Some Forest placenames have a disconcerting habit of moving about over time. This most unusual name of all is one of those which has migrated. For the past century, the Ordnance Survey maps have shown a small deciduous wood south of Little Linford Inclosure as Yernagates Nap, although it is not a name I have heard used very much.

During August, the New Forest Section of the Hampshire Field Club commenced an excavation of a roughly circular earthwork enclosure on a little hill just inside Little Linford and immediately adjoining the keeper's cottage. At the time of writing, work on the site continues, but it seems likely that this is one of those earthworks which will keep its secrets. No finds which could date this enigmatic feature have yet been made.
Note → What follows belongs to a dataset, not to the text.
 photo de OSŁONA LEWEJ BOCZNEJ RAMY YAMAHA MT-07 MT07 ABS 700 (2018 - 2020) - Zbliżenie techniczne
The best guess as to its origin is that it was some form of prehistoric cattle pound (about one acre in extent) . A Bronze Age date is a possibility. However, the field archaeologist who made the original discovery, Chris Read from Romsey, has been checking the modern maps against Richardson, King and Driver's superb New Forest survey of 1787. This reveals that the name Yernagates Nap was originally applied to the hill on which the earthwork lies. In 1846, the area was fenced in and planted with oak, some of which remains. The hill was buried by the plantation and the name became displaced and attached to the isolated wood to the south. Whether such relocation for a century or more gives the new site a prescriptive entitlement to the name is an interesting question of Forest politics and local history which has yet to be resolved.